3. It can always run “sudo raspi-config” later to change the setting

 

Step2:  Download pietty for ssh login.  pietty and putty are similar ssh.

 

Step3:  Do your house cleaning first

I’m loading software via the Linux apt-get utility and you need to make sure its database is up to date. First thing to do is to update apt-get’s local database with server’s pkglist’s files.  Then checks for outdated packages in the system and automatically upgrades them.  Execute the following commands:

$sudo apt-get update

$sudo apt-get upgrade

 

Step 4:  The default shell of RPi is bash.  I install csh and tcsh for convenience.

$sudo apt-get install csh

$sudo apt-get install tcsh

 

Step5: Setup vncserver.  It is important to have vnc since later we don’t need to use USB for keyboard and mouse.

1. $ sudo apt-get install tightvncserver

2. copy the script from  PenguineMentor

3. use pietty to login and do $vncpasswd to setup user “pi” password

4. change the screen size to proper fonts.

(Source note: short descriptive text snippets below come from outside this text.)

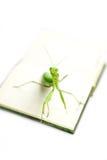 Grüne Gottesanbeterin auf einem alten Buch, Abschluss oben, selektiver Fokus Lächeln! M Lizenzfreies Stockbild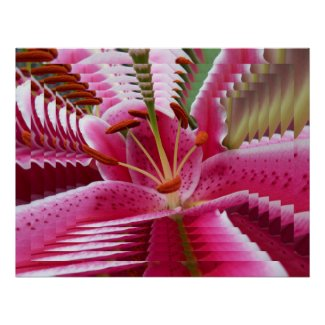 Psychedelic Abstract Pink Lily Poster print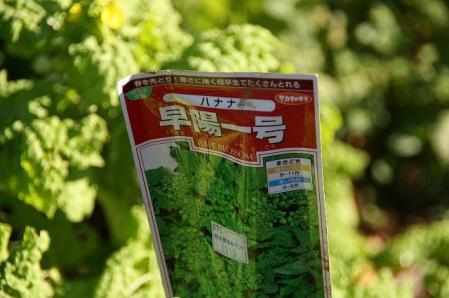 寒咲き花菜1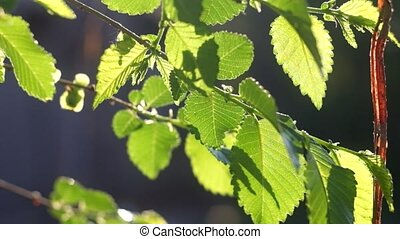 Summer or spring nature concept with green leaves backlit fhd footage
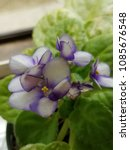 Small photo of African Violet in Bloom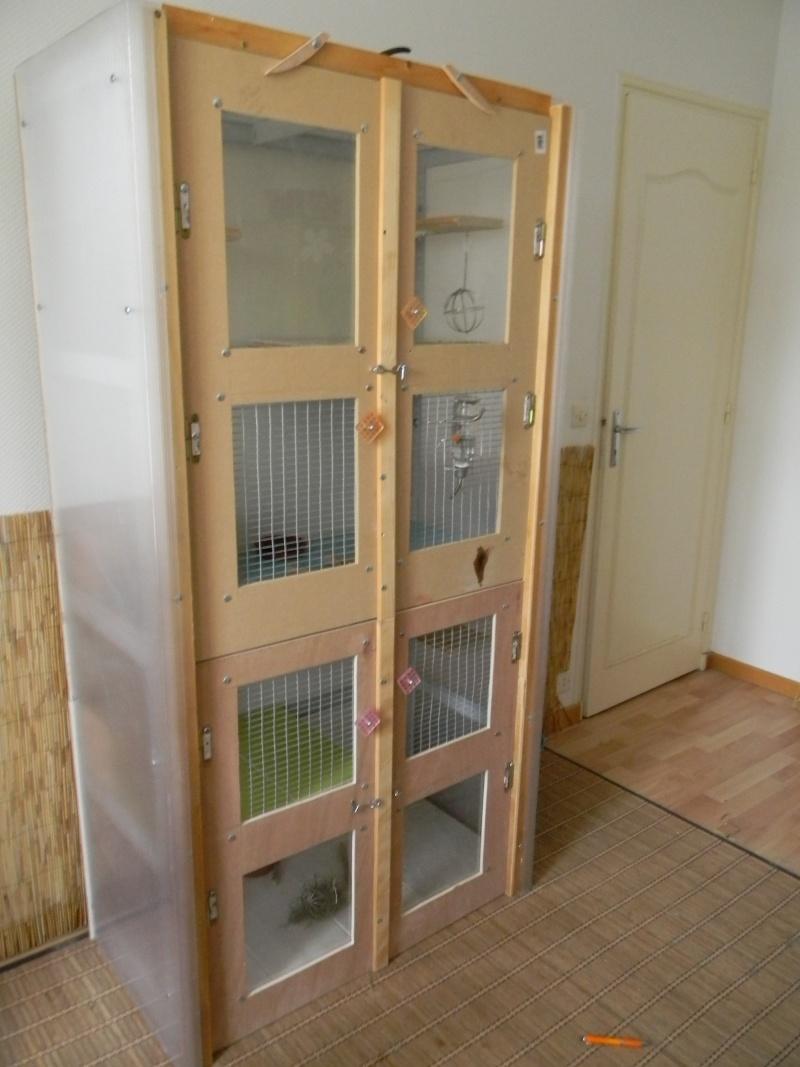 les cages  Dscn3812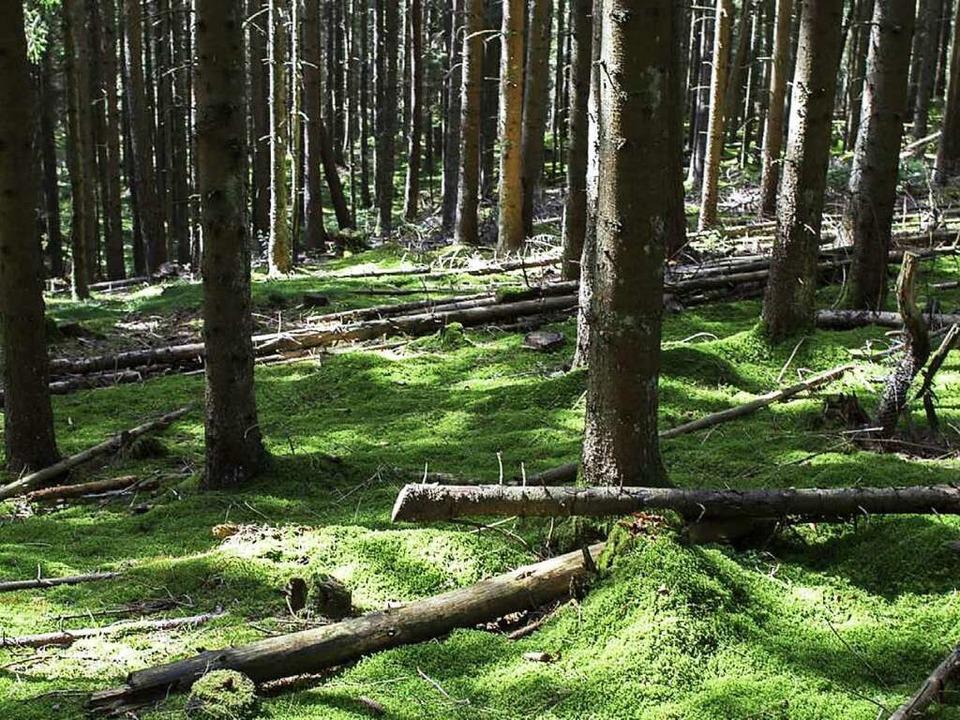Zur Ruhe finden: Schon nach kurzer Zeit schlägt das Herz im Wald langsamer  | Foto: Joss Andres/Kistler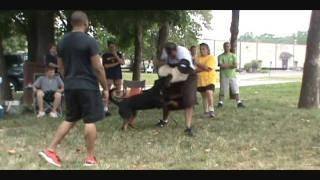 Kingston - 28 Months (schutzhund Obedience & Protection Training) 2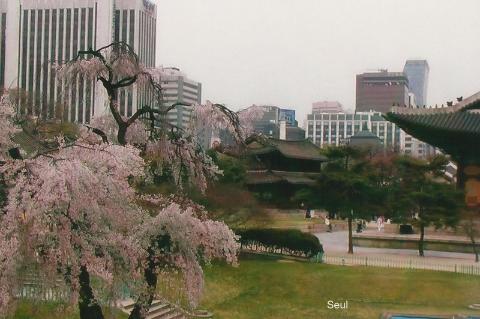 Seul,Azja, Seul,palac krolewski,podroz,globtroterzy polscy,lodzki podroznik,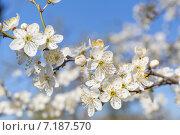 Цветущая яблоня. Стоковое фото, фотограф Евгений Чернышов / Фотобанк Лори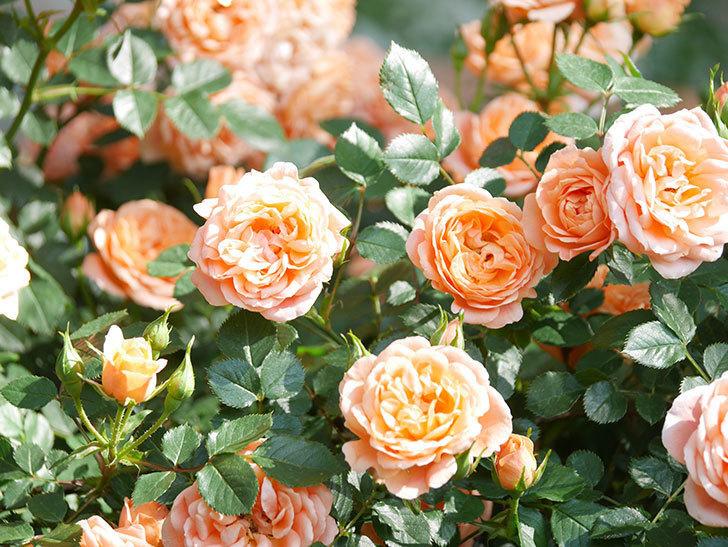 スイートドリーム(Sweet Dream)の花がたくさん咲いた。ツルバラ。2021年-101.jpg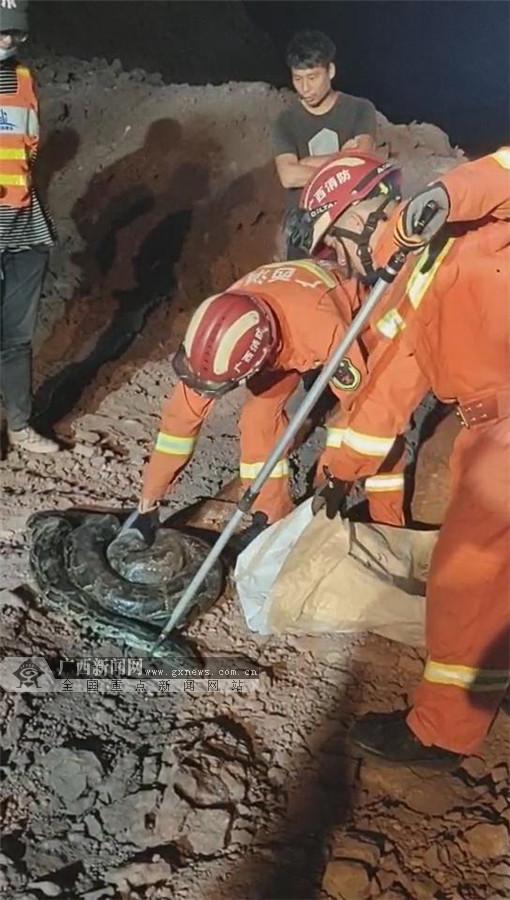 40多斤大蟒现身防城港工地 消防员安全将其抓获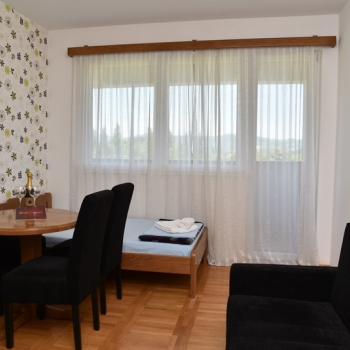 Jednosobni apartman, Banja Koviljača, Zdravka Mašanovića
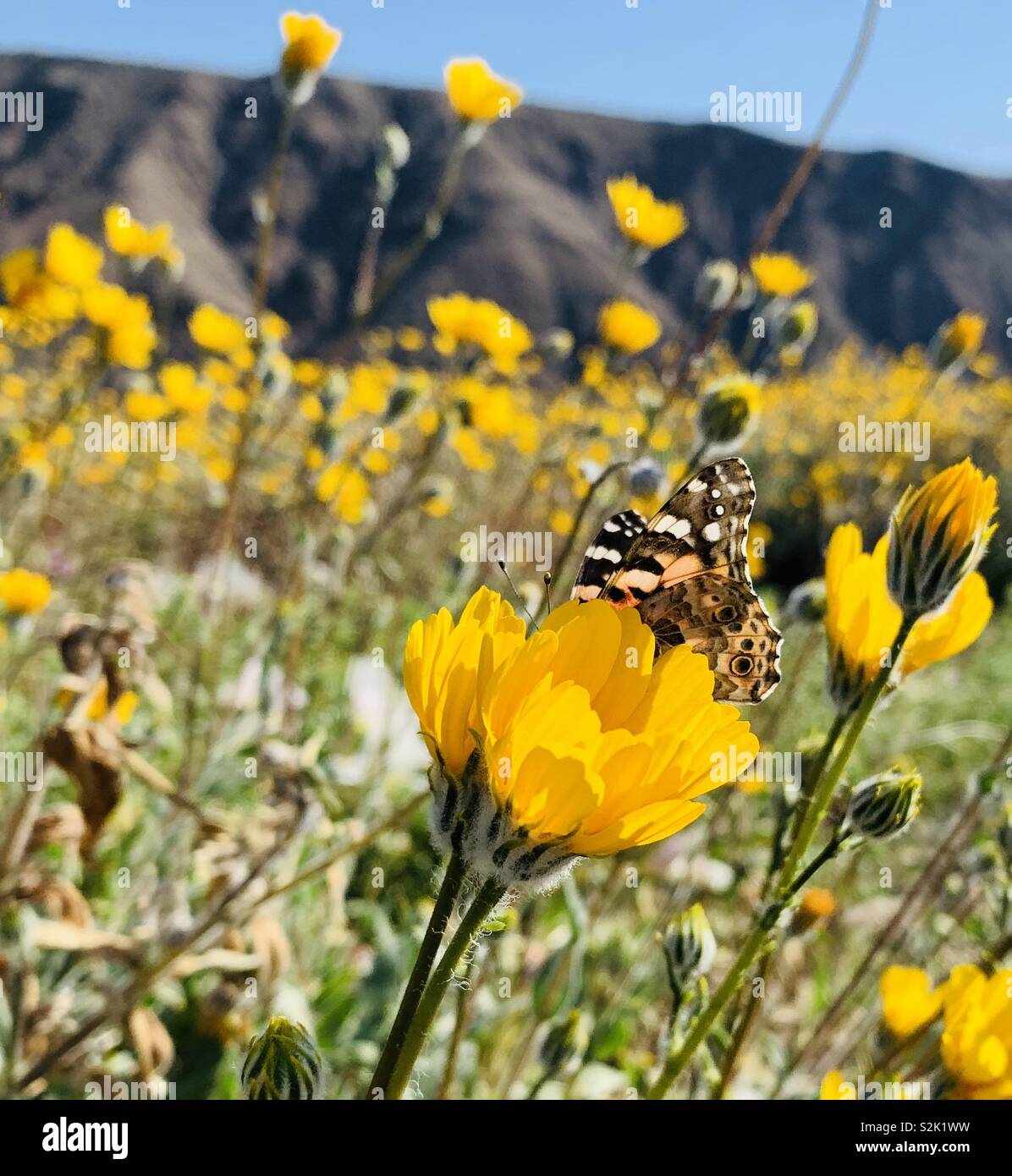 A Painted Lady butterfly rests on a yellow flower during the superbloom in the desert of California.sm - Stock Image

5. In pc, use vncviewer to login

Step5a:  setup microsoft remote desktop

$sudo apt-get install xrdp

Step6:  Setup hostname so that Windows can access RPi and RPi can access Windows using name instead of IP address

1. Windows access RPi:  use samba protocol

2. RPi access Windows: use winbind protocol (obsolete but still working)

The limitation is that Windows and RPi need to be at the same sub-net.  If not, need to use DNS and other advance techniques.

$ sudo apt-get install samba

$ sudo apt-get install samba-common-bin (!! important for samba setup)

$ sudo apt-get install winbind

in /etc/samba/smb.conf, edit the workgroup variable to match your home network workgroup (as defined in windows):  workgroup = MSWORK

in /etc/nsswitch.conf, change the following line:

hosts:         files dns   -->   hosts:         files dns wins

Need to set samba to start at default?

Step7:  Setup samba

Make sure install samba and samba-common-bin

edit /etc/samba/smb.conf

$ sudo testparm –s  (to check the smb.conf)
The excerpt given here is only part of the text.